Quelle –
# Subwoofer kaputt. Samsung HT-E5550



## Ennui (7. Dezember 2012)

Hey Leute, ich habe die Heimkinoanlage wie im Titel genannt und nun ist mir mein Subwoofer kaputt gegangen. Ich wollte mir jetzt Ersatz holen und bin bei Amazon auf den Subwoofer gestoßen : Kenwood SW-40 HT-BK Aktiver Subwoofer schwarz: Amazon.de: Elektronik
Nun wollte ich fragen ob ich den überhaupt an die den Blue-Ray Player, an dem die anderen Lautsprecher angeschlossen sind, anschließen kann? 
Der Subwoofer von Samsung ist ein passiver und der Kenwood ist ein aktiver mit Cinch. Hab hinten bei dem Player wohl Cinchausgänge gesehen, aber da steht nicht von Subwoofer.
Bräuchte dringend Rat. Danke 
Hier nochmal ne Seite zum Heimkinosystem : http://www.samsung.com/de/consumer/...y-home-entertainment-systems/HT-E5550/EN-spec


----------



## Herbboy (7. Dezember 2012)

Also, der yamaha-Sub hat keinen eigenen Stromstecker? Wie ist der denn mit der anlage verbunden? sind das zwei "drähte", oder ist das vlt ein "spezielles" Kabel? Bist du ganz sicher, dass der passiv ist (über einen bestimmten Stecker könnte ja auch Strom zum Sub kommen) ?

Je nach dem geht halt ein aktiver Sub "über Umwege" oder es muss ein passiver her oder es geht gar nicht - letzteres ist auch der Grund, warum ich von solchen Komplett-Systemen nichts halte: da geht ein Teil kaputt, und der Rest ist evlt. unbrauchbar.


----------



## Ennui (7. Dezember 2012)

Also an dem Samsung Subwoofer sind zwei Klemmanschlüsse. Rot und Schwarz, die zu einem Kabel werden und dann an den Blu Ray Player angeschlossen werden. Will nur einen neuen Subwoofer, ob aktiv oder Passiv spielt nicht unbedingt eine große Rolle. Bräuchte eine Lösung, wie ich es hinbekommen kann  . Kann auch nachher Bilder von der Rückseite von dem Blu Ray Player machen. Danke


----------



## Darkscream (7. Dezember 2012)

Wenn der SUB 2 Klemmanschlüsse hat ist er passiv - wenn du nun an die Klemmen des SUB ein kurzes Kabel steckst und daran eine Batterie (1,5V) hängst müsste sich jedes mal die Membran bewegen wenn du den Stromkreis schließt, wenn er noch heil ist. Leise hören tut man das auch. Sollte das so sein wäre die Endstufe in deinem BluRay-Steuerteil hinüber und ein SUB nach zu kaufen wäre sinnlos.

Erfasste Datensätze –
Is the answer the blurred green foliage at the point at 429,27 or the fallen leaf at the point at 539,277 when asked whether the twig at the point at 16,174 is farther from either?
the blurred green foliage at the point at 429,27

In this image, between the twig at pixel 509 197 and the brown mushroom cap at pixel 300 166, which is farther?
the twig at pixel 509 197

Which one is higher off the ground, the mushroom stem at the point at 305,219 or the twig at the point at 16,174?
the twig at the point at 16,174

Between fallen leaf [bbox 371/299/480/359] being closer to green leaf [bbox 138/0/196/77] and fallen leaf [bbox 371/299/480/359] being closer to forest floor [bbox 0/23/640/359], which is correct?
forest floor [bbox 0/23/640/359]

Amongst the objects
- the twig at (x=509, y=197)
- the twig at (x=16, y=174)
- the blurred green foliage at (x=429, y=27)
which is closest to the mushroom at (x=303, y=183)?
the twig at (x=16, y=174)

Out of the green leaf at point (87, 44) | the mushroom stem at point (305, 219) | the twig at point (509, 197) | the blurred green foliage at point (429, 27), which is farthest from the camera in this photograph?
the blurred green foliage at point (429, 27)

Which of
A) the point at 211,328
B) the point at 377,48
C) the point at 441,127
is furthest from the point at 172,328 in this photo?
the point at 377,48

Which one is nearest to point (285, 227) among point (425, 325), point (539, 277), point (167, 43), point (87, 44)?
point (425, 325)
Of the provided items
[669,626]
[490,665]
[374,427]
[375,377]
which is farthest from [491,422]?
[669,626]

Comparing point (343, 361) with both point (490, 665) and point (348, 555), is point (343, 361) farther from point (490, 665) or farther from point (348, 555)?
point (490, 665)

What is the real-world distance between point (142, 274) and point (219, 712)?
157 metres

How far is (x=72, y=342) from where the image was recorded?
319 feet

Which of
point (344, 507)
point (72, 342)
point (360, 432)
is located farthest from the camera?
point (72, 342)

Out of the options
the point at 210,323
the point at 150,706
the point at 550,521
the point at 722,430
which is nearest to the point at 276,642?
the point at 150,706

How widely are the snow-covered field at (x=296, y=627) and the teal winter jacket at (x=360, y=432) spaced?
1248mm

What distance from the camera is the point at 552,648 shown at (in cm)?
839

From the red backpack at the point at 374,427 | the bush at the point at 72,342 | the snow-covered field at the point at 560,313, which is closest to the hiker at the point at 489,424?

Aufgaben dieser Übung –
1/ Entnimm dem Forumsthread zum defekten Subwoofer wortgetreu den Abschnitt von „Also, der yamaha-Sub“ bis einschließlich „Sub kommen) ?“.
2/ Schreibe den Forumsthread zum defekten Subwoofer im Anschluss an seinen letzten Satz weiter.
Die Datensätze werden für die Bearbeitung nicht gebraucht.

Ergebnisse –
1/
Also, der yamaha-Sub hat keinen eigenen Stromstecker? Wie ist der denn mit der anlage verbunden? sind das zwei "drähte", oder ist das vlt ein "spezielles" Kabel? Bist du ganz sicher, dass der passiv ist (über einen bestimmten Stecker könnte ja auch Strom zum Sub kommen) ?

2/
Das solltest du erst mal testen.


----------



## Herbboy (8. Dezember 2012)

Man könnte doch auch testweise einfach irgendeine andere passive Box an den Subanschluss anschließen - wenn sich dann nix tut, ist der Fehler bei der Anlage selbst. Auch bei einem nicht-Sub würde ja die Box irgendwie arbeiten, wenn der Sub-Anschluss prinzipiell noch okay ist

Oder auch den Sub an einem anderen Verstärker mal anschließen, das darf auch ruhig testweise ein Anschluss für eine normale Box sein, der Sub wird dann halt die "höheren" Sound nicht darstellen können, aber man merkt zumindest, ob er es generell noch tut.

Passive Boxen (auch Sub) gehen nämlich an sich nicht einfach kaputt, vor allem WENN dann sind es eher klangliche Dinge, die man dann feststellt, aber kein kompletter Ausfall. Nachher hast Du Dich vlt. sogar nur mit dem Hintern auf die Fernbedienung gesetzt und einen "No Sub"-Modus an der Anlage aktiviert, oder nen Nachtmodus, wo der Sub auch stumm bleiben soll


----------



## Ennui (8. Dezember 2012)

Also wenn ich unter den Einstellungen des Players gehe kann ich jeden lautsprecher und auch den subwoofer mit nem testton ansprechen. Bei dem Sub kommt auch ein Ton, aber iwas darin ist kaputt. Das höre ich. Da ist wohl iwas durchgebrannt als ich mal Musik auf volle Laustärke angemacht habe und dann kurz weg war ( *schäm* ich war letztes jahr an silvester zu betrunken   ) Also ich habe sonst noch Samsung angeschrieben ob man einen Ersatz bekommen kann.


----------



## Herbboy (8. Dezember 2012)

ansonsten musst Du wohl nen passiven Sub kaufen, vlt gibt es ja auch zufällig einen von der gleichen ANlage bei ebay oder so, wo wiederum jemand das Ding verkauft, weil zB der Player defekt ist?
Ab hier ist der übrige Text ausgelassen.